§ The data

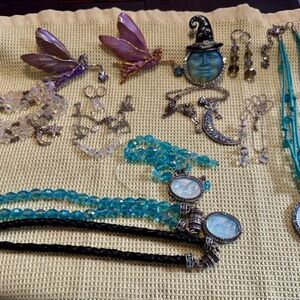 Kirk's Folly lot of jewelry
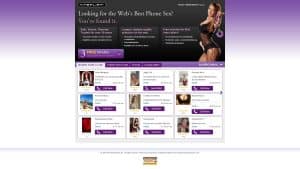 This is the : Niteflirt-homepage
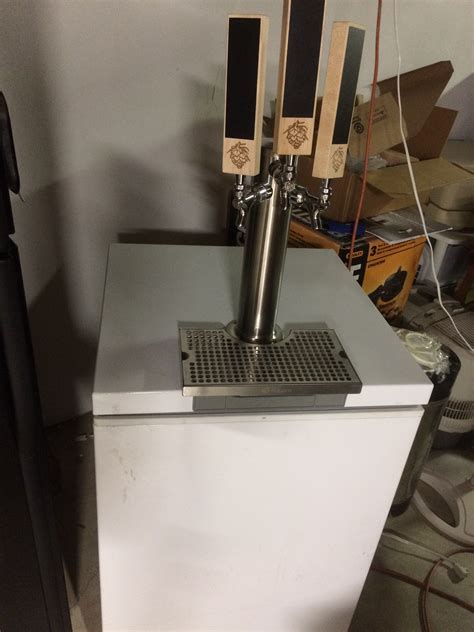 Insignia Cubic Foot Chest Freezer To Be Used For A Keezer Kegging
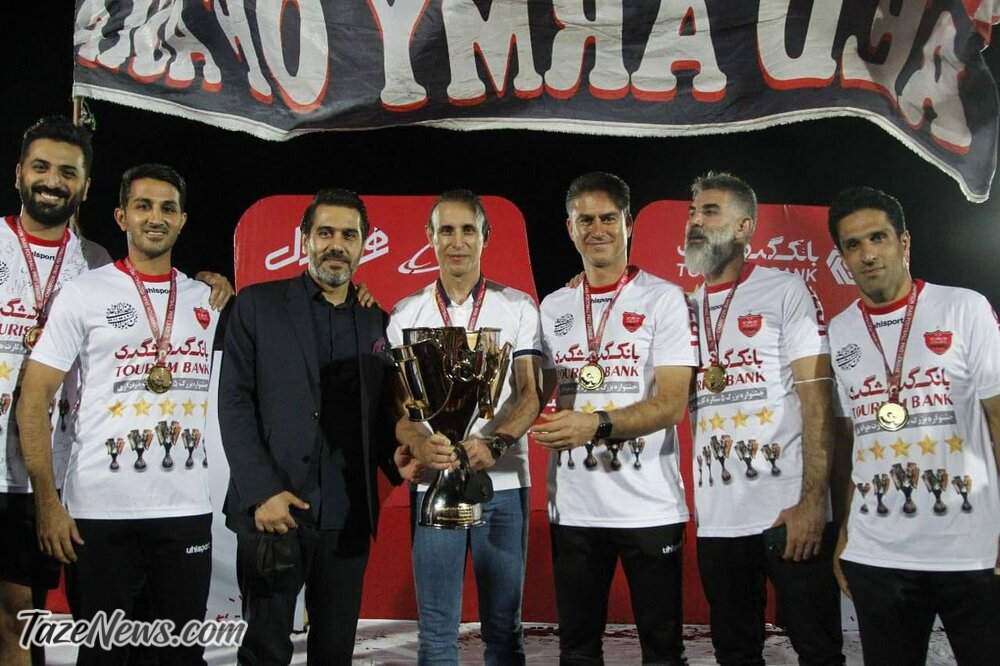 استثنائاً پرسپوليس اینبار دنبال «جام» نيست! استثنائاً پرسپوليس اینبار دنبال «جام» نيست!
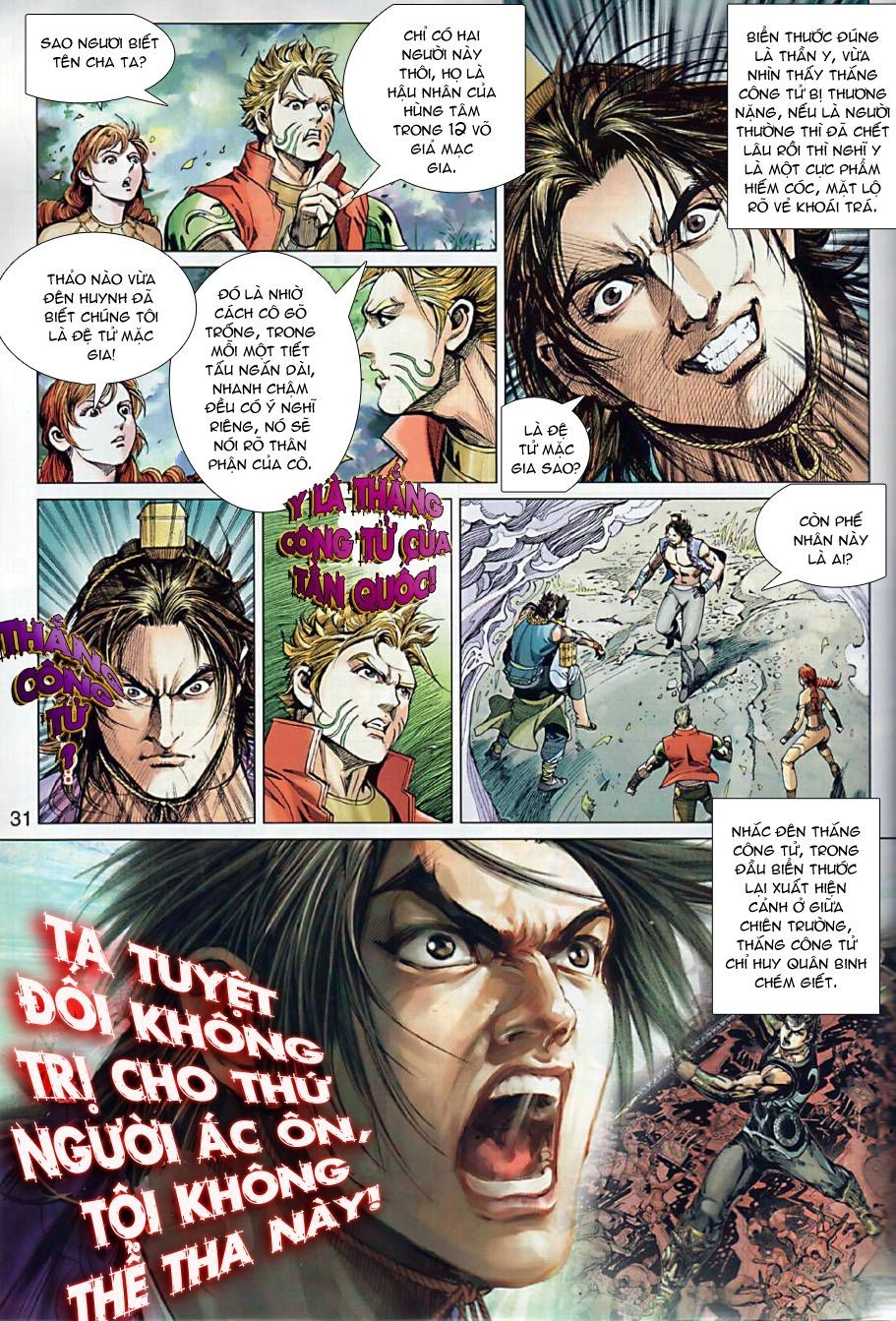 Xuân Thu Chiến Hùng Chapter 9 - 30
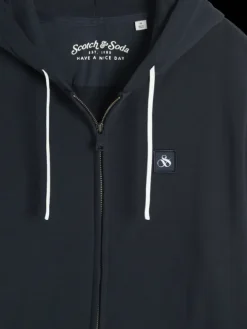 Essential Logo Zip-Up Hoodie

§ Work task
Reproduce the text of all six records above word for word, leaving out the pictures.

§ Finished task
 Kirk's Folly lot of jewelry
 This is the : Niteflirt-homepage
 Insignia Cubic Foot Chest Freezer To Be Used For A Keezer Kegging
 استثنائاً پرسپوليس اینبار دنبال «جام» نيست! استثنائاً پرسپوليس اینبار دنبال «جام» نيست!
 Xuân Thu Chiến Hùng Chapter 9 - 30
 Essential Logo Zip-Up Hoodie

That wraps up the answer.